> _Work order_: With the material below, print exactly the lines between the line holding "21点 - 龙尊娱乐 screenshot" and the line holding "使命召唤7必备配置，让你畅玩战斗游戏！(畅享战斗游戏，必备使命召唤7配置)", inclusive. Add nothing else.

> _Listed records_:
------

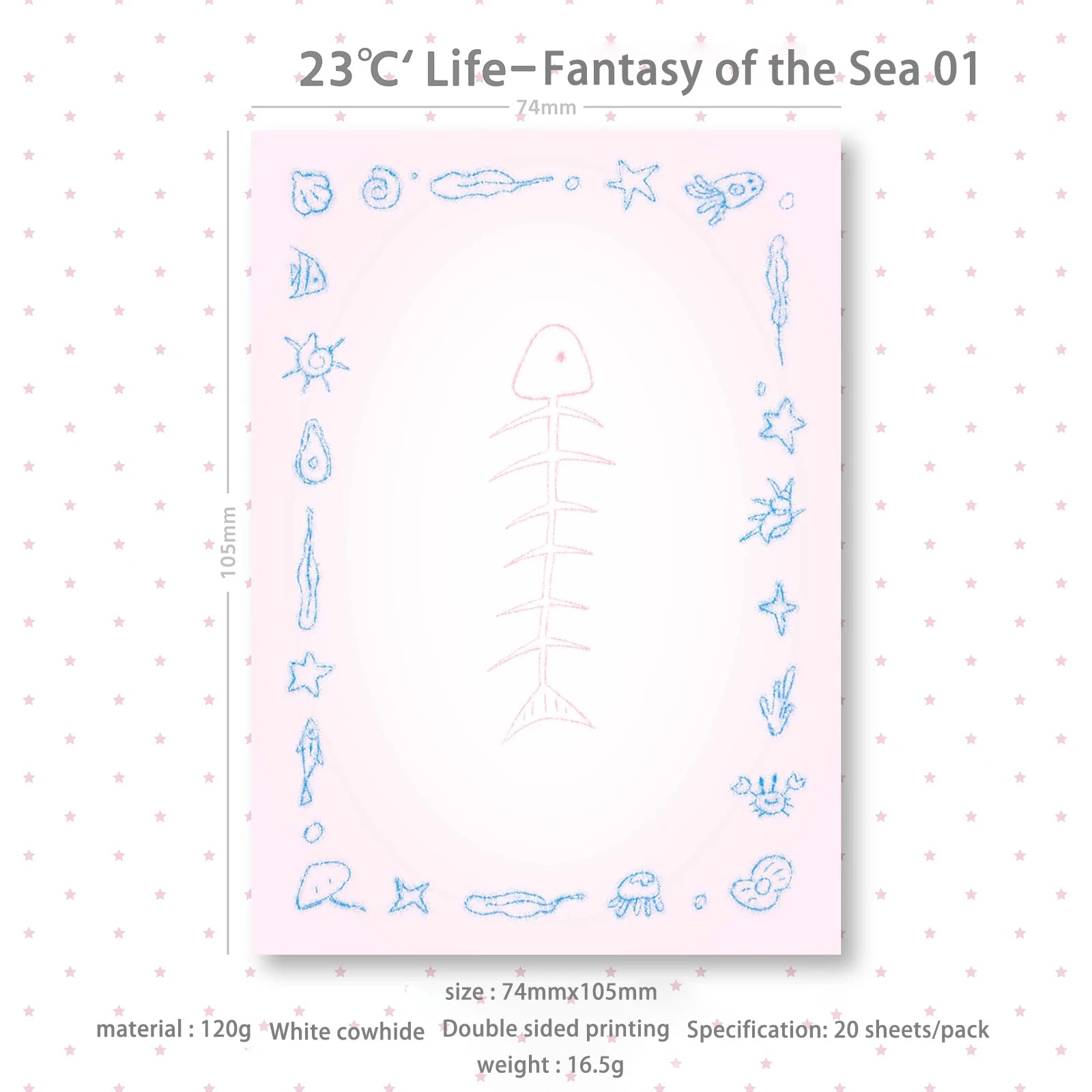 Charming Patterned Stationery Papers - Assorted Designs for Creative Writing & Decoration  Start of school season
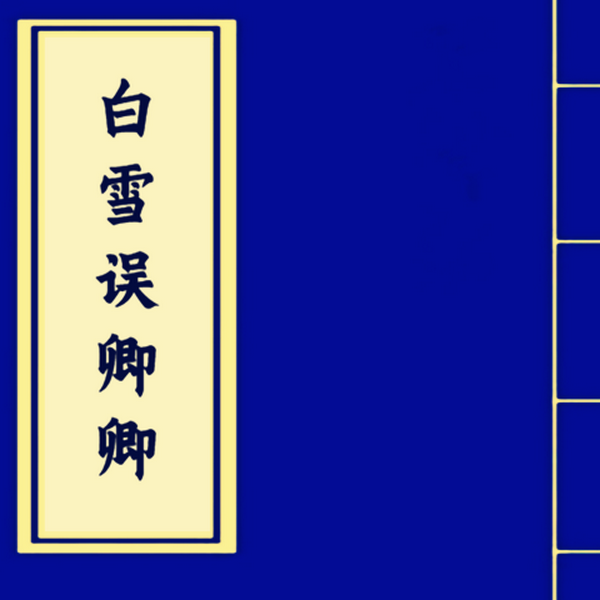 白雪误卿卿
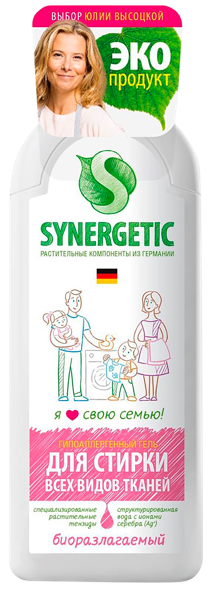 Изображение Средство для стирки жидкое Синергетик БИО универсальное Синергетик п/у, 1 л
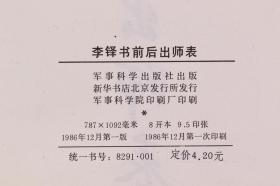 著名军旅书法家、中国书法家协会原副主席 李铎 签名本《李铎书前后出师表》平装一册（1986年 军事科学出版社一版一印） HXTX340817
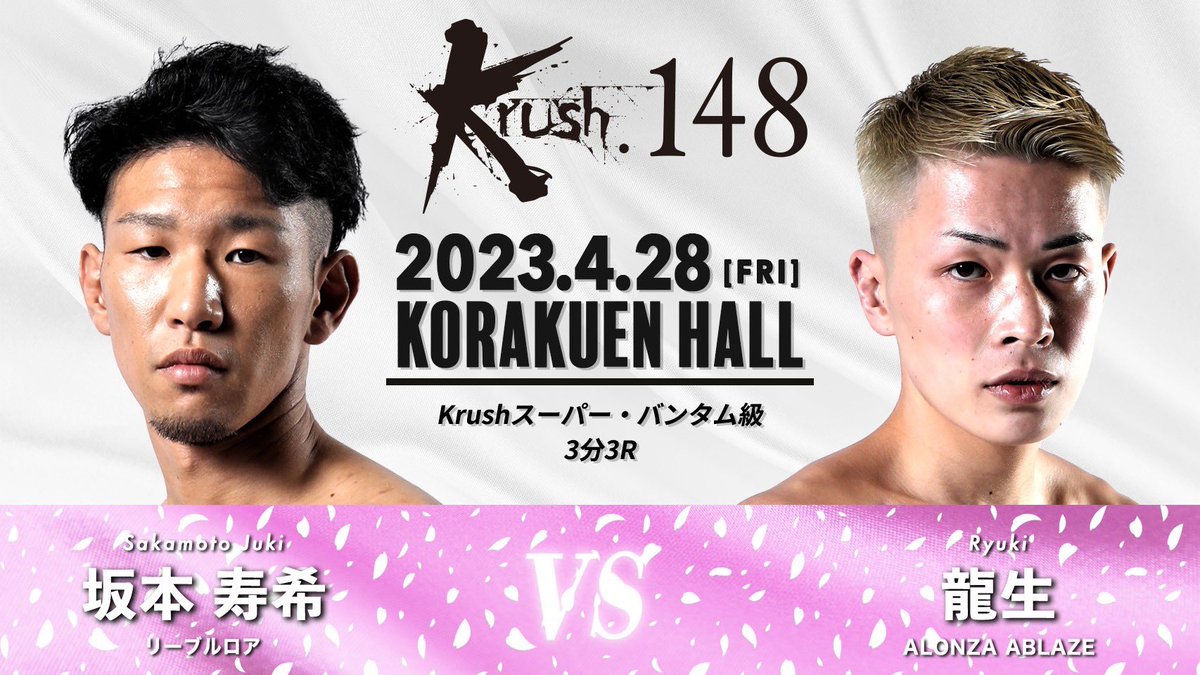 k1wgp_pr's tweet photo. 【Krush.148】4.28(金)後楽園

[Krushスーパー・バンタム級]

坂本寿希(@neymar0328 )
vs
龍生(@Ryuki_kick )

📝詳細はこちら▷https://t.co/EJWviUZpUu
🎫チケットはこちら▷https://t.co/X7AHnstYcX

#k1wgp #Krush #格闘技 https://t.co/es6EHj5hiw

------

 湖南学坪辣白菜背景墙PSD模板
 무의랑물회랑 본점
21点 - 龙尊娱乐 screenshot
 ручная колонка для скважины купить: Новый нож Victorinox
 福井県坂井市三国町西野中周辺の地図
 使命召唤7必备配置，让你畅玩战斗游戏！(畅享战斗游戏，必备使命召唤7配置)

------

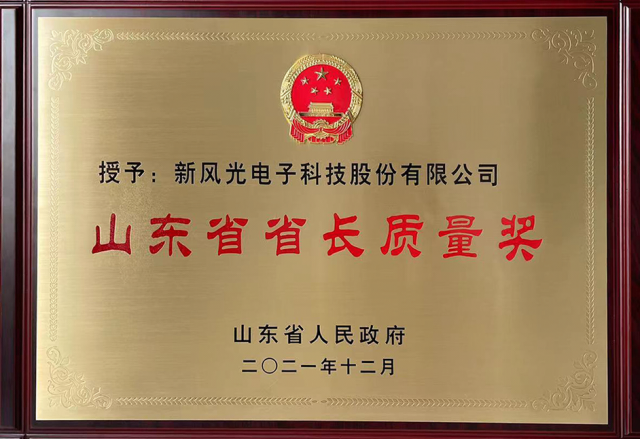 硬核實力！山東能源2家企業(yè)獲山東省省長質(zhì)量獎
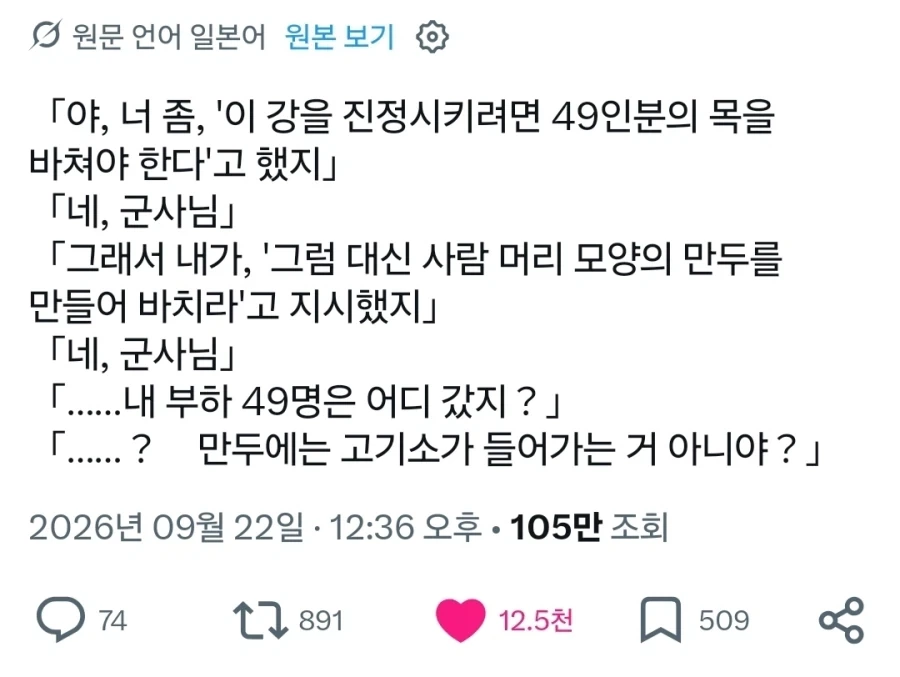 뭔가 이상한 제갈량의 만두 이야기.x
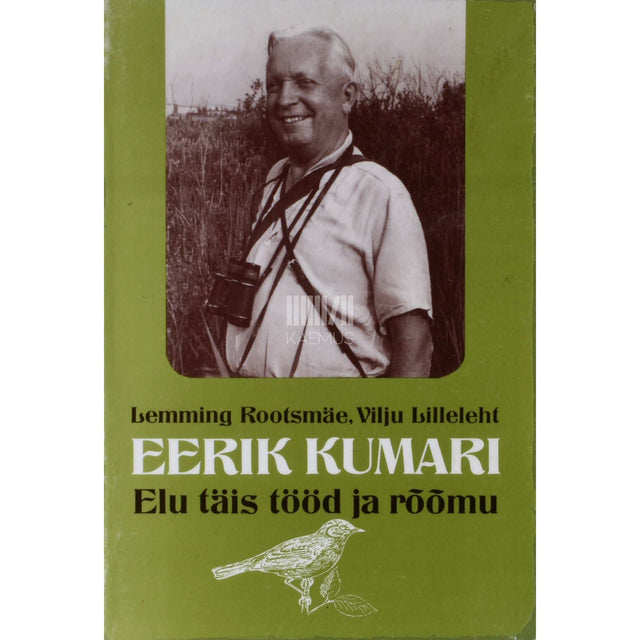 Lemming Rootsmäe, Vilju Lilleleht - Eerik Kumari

------

> _Exercise output_:
21点 - 龙尊娱乐 screenshot
 ручная колонка для скважины купить: Новый нож Victorinox
 福井県坂井市三国町西野中周辺の地図
 使命召唤7必备配置，让你畅玩战斗游戏！(畅享战斗游戏，必备使命召唤7配置)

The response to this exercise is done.